Abstract
Background:
A rational and well-developed pharmacological basis forms the foundation of therapeutics in Ayurveda. The principles and theories of Ayurveda need to be validated in the scientific context in order to harness the millennia old knowledge. Rasa (taste) of the substance is the foremost tool in Ayurveda to assess and determine the pharmacological properties and actions of the substance. Similarity in rasa is said to signify similar structure and consequently similar pharmacological behavior. Depending on skills developed over the course of long-term clinical experience one, can register the minute variations in rasa of substances and accordingly the possible variations in pharmacological actions. Thus, rasa can be used as a scientific tool in the drug discovery process to limit and focus the target areas.
Aim:
To sensitize scientific community to the utility of rasa as a tool in the process of drug discovery.
Materials and Methods:
All relevant ancient and contemporary literature was reviewed critically to form a scientific basis of the Ayurvedic concept of rasa as a tool to identify the pharmacological behavior of a substance.
Conclusion:
The review finds that rasa (taste) can be used as a guide to identify potential targets in drug discovery.

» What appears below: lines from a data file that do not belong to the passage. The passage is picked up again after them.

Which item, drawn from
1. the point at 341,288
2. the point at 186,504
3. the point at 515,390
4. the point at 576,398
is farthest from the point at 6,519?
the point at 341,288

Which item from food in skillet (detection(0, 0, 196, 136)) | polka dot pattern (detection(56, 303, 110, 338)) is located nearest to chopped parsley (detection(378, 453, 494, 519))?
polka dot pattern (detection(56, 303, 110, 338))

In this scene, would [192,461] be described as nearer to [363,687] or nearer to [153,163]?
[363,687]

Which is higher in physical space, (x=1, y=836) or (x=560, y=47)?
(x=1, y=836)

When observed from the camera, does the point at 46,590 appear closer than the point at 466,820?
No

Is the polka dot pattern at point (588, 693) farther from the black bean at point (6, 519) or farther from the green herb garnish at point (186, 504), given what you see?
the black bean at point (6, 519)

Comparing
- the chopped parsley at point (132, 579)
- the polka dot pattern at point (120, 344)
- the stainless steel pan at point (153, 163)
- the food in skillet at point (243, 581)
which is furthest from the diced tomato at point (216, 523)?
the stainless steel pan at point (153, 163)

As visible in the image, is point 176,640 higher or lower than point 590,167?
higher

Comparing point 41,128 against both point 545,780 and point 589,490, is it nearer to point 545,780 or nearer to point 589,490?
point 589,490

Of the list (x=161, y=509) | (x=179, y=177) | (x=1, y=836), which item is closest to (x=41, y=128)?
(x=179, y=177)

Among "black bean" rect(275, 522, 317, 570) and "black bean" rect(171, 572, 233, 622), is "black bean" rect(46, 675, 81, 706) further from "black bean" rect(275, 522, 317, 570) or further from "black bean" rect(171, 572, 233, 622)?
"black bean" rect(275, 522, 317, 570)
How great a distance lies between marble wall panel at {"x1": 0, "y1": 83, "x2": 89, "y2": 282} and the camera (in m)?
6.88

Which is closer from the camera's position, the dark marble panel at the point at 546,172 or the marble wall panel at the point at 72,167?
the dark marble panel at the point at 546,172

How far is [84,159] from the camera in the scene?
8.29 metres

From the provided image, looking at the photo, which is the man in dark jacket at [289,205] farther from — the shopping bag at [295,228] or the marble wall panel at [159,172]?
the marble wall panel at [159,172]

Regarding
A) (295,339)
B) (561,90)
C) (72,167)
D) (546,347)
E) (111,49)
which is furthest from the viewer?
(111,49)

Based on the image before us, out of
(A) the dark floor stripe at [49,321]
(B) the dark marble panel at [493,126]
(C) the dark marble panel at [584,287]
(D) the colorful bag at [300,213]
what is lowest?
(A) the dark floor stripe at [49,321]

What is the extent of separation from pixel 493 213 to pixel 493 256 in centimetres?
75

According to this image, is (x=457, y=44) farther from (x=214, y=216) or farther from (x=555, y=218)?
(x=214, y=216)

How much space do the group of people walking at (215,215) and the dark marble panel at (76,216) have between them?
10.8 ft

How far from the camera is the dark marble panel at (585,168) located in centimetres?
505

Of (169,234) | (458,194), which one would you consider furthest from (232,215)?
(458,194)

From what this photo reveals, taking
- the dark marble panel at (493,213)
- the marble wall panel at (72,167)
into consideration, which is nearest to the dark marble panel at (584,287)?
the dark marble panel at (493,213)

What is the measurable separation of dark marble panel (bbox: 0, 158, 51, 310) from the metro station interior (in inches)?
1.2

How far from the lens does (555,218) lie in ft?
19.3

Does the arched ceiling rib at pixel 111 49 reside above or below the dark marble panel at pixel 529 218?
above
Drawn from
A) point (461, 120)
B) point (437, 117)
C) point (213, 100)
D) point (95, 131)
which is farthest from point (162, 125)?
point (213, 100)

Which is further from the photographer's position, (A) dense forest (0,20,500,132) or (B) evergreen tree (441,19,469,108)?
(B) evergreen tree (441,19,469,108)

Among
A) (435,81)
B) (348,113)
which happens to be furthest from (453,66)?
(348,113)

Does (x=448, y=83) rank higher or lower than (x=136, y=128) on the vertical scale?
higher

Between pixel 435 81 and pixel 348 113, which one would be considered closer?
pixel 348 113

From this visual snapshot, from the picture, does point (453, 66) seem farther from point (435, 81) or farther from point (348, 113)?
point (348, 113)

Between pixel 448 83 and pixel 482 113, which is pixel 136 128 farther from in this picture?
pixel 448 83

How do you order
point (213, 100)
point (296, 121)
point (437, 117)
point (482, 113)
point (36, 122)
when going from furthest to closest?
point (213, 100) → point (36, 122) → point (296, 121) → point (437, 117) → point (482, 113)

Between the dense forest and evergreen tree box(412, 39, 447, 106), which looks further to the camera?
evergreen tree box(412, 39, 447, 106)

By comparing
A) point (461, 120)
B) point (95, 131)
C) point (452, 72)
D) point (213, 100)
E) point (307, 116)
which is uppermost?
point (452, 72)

KEY WORDS: Ayurveda, drug discovery, mahābhūta, rasa, taste
INTRODUCTION
The Ayurvedic understanding of physiology, pathology and pharmacology is subtle and holistic in nature. Dravyaguṇa, the Ayurvedic science of medicine in its all aspects, uses rasa (taste) of the substance as the primary tool to assess the pharmacological behavior of any substance. There are five concepts of the substance namely rasa (taste), guṇa (properties), vīrya (potency), vipāka (rasa after digestion and metabolism) and prabhāva (specific pharmacological effect), which determine and explain the pharmacological behavior of a substance.[1] These five principles are nothing but manifestations of five mahābhūtas in specific states of activation. Therefore, these principles do indicate the structural and consequent activity of any substance.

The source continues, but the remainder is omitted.